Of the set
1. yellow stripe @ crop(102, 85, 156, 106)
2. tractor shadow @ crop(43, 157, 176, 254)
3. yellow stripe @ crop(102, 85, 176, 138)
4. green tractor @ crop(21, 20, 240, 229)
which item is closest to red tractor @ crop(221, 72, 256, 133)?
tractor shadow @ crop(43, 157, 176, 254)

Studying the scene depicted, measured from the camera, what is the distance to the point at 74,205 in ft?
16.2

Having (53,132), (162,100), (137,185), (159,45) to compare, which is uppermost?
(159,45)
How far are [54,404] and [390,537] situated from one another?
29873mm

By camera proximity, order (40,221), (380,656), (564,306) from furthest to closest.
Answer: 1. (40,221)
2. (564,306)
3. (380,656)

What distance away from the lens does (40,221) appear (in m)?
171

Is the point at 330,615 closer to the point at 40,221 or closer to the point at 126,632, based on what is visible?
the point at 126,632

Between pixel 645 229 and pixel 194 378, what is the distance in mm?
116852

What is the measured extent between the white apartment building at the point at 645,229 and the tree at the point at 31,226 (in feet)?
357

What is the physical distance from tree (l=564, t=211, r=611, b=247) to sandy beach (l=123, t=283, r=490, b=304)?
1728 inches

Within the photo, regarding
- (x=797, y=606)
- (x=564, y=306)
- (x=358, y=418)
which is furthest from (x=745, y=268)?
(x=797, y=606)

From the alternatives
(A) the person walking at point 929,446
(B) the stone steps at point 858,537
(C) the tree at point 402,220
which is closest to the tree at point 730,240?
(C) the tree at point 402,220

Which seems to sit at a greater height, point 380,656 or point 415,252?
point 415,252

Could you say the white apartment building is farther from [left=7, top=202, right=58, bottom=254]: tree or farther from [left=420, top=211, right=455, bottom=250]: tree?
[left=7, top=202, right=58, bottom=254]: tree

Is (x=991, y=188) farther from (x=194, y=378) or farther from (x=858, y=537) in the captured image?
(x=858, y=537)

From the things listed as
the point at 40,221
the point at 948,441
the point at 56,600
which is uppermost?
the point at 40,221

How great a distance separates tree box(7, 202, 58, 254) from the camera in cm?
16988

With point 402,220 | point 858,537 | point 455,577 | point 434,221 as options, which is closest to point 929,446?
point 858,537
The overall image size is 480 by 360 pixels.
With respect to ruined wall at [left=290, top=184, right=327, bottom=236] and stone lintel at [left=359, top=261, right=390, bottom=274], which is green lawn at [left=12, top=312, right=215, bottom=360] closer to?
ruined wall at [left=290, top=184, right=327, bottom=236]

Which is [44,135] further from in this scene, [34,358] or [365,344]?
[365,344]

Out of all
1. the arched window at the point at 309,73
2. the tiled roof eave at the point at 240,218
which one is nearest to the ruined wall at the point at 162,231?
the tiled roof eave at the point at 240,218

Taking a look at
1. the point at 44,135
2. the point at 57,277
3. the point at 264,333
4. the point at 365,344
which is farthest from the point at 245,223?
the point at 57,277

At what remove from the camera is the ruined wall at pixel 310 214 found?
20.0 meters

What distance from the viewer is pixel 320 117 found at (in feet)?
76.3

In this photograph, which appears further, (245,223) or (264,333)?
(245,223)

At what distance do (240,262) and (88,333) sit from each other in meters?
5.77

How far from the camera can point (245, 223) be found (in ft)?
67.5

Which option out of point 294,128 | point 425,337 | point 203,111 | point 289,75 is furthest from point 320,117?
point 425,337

--------------------------------

» WHAT YOU WILL DO
Switch "furthest" to "farthest" in the stretch from the line containing "Which option out" through the end of the records, and give those lines again with nothing else changed.

» OUTPUT FOR THIS EXERCISE
Which option out of point 294,128 | point 425,337 | point 203,111 | point 289,75 is farthest from point 320,117?
point 425,337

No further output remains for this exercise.